Datasets, which are a central part of all machine learning, are often alarmingly undocumented. How can we do this better, prioritizing transparency and accountability? The authors propose datasheets that describe the characteristics, collection practices, and recommended uses of datasets.
Authors: Timnit Gebru, Jamie Morgenstern, Briana Vecchione, Jennifer Wortman Vaughan, Hanna Wallach, Hal Daumé III, Kate Crawford
This is a paper that I’ve heard lots about, and that I feel like I’ve read, but haven’t. It’s in the same spirit as Model Cards for Model Reporting, which proposes a framework for reporting on the performance, limitations, and expected usage of machine learning models.
The idea for this paper draws upon a regulation from the electronics industry:
In the electronics industry, every component, no matter how simple or complex, is accompanied with a datasheet that describes its operating characteristics, test results, recommended uses, and other information.
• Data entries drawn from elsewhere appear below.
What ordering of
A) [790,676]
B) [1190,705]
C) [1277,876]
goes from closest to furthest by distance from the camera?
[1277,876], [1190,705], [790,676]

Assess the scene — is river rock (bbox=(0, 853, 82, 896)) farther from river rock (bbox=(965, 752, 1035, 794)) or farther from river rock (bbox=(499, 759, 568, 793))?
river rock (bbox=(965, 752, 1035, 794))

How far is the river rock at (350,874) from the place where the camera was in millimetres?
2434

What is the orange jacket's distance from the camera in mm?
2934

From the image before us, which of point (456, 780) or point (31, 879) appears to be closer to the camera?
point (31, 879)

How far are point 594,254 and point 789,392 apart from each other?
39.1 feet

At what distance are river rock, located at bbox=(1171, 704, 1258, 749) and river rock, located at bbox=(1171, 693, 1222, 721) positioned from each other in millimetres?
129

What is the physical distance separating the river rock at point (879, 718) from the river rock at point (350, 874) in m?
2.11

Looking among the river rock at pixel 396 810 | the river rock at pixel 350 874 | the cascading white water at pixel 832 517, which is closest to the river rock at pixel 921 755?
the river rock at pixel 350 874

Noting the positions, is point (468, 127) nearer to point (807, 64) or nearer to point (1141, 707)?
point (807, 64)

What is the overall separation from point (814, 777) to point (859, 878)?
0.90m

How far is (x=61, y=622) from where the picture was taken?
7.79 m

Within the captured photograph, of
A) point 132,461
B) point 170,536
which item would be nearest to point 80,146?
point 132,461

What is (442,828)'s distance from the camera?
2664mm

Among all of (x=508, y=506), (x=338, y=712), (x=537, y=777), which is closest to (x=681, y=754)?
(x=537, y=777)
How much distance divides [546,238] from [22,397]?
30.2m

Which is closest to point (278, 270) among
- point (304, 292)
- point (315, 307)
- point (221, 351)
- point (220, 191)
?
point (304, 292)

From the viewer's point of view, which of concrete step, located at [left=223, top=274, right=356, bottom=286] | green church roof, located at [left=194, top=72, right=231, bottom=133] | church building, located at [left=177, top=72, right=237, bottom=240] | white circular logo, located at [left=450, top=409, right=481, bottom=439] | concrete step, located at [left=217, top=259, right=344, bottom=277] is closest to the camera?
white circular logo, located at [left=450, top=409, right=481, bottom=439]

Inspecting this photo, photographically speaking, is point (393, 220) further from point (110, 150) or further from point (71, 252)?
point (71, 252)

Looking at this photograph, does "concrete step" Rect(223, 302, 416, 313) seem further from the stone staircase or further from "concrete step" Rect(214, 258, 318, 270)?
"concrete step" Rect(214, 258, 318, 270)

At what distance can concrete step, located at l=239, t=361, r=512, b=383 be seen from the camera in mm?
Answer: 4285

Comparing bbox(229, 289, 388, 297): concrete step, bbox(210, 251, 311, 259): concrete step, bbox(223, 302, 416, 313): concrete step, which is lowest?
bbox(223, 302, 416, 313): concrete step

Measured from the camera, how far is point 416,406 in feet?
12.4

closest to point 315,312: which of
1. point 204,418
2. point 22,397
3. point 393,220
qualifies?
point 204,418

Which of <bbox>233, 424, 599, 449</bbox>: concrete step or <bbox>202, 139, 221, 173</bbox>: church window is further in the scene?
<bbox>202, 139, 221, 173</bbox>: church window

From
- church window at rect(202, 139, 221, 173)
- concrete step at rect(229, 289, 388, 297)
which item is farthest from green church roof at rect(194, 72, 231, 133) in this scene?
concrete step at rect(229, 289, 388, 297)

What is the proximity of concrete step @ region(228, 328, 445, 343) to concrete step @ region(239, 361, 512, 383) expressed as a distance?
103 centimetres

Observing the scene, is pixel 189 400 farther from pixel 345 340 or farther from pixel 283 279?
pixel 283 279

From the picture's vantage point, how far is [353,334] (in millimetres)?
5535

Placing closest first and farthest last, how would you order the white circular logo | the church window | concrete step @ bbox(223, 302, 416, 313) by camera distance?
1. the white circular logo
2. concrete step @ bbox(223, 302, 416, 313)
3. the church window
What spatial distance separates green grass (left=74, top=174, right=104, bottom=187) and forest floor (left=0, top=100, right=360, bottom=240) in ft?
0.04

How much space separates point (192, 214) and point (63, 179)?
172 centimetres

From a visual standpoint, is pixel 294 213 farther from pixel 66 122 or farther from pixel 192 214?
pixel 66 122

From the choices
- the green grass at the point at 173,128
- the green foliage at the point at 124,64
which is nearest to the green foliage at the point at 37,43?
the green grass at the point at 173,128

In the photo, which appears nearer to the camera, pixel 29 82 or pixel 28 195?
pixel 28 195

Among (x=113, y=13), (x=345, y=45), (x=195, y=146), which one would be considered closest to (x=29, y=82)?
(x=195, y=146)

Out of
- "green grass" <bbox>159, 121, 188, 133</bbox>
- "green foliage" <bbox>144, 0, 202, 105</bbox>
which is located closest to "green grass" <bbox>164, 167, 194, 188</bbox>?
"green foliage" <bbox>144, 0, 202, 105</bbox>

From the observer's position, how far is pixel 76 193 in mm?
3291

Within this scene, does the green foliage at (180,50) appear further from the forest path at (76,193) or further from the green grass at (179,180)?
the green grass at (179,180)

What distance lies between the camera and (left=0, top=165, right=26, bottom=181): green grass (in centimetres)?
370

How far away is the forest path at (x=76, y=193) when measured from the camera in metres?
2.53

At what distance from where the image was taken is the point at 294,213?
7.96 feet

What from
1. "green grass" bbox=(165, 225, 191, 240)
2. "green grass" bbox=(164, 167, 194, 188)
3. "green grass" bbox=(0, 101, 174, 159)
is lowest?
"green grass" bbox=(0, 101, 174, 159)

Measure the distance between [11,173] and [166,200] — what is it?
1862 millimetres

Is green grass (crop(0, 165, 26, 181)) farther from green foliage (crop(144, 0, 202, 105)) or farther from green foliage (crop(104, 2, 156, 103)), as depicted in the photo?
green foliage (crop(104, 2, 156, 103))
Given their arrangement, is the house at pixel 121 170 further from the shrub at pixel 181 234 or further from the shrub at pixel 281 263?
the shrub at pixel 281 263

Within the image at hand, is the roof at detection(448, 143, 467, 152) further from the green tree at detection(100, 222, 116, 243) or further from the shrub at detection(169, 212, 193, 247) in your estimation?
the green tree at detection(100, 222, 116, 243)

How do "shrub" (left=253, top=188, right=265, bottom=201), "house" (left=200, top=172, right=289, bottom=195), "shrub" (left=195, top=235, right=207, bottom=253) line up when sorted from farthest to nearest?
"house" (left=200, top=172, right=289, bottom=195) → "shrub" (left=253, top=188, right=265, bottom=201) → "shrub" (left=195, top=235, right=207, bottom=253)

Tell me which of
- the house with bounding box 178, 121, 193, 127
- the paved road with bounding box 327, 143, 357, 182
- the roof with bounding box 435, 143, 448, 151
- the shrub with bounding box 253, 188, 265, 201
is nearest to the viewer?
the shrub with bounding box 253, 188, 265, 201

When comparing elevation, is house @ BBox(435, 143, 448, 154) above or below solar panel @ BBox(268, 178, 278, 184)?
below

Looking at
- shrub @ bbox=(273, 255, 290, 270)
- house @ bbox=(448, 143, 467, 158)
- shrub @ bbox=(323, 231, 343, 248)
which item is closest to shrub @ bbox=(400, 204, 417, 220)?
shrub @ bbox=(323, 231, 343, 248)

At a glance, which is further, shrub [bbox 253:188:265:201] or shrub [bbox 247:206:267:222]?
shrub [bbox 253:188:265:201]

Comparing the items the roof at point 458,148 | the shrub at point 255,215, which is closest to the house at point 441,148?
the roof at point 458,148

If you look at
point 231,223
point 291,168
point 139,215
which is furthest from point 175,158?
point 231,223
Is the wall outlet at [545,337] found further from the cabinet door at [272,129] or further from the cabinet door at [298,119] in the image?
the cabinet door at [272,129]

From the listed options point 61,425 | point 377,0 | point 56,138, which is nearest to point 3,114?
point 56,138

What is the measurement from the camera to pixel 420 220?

By analogy, we propose that every dataset be accompanied with a datasheet that documents its motivation, composition, collection process, recommended uses, and so on.
The goal is to address the needs of both dataset consumers and dataset creators. The benefit for consumers is obvious to me, as someone in industry who deals with undocumented datasets daily. The benefit to creators, meanwhile, is that this process can encourage reflection on the process of creating and distributing the dataset.
To create the list of questions that a datasheet should answer, the authors produced an initial set of questions, tested them out on real datasets, and consulted researchers, practitioners, and laywers. They iterated on the set of questions and landed at the ones listed in the paper, noting that datasheets might differ by domain.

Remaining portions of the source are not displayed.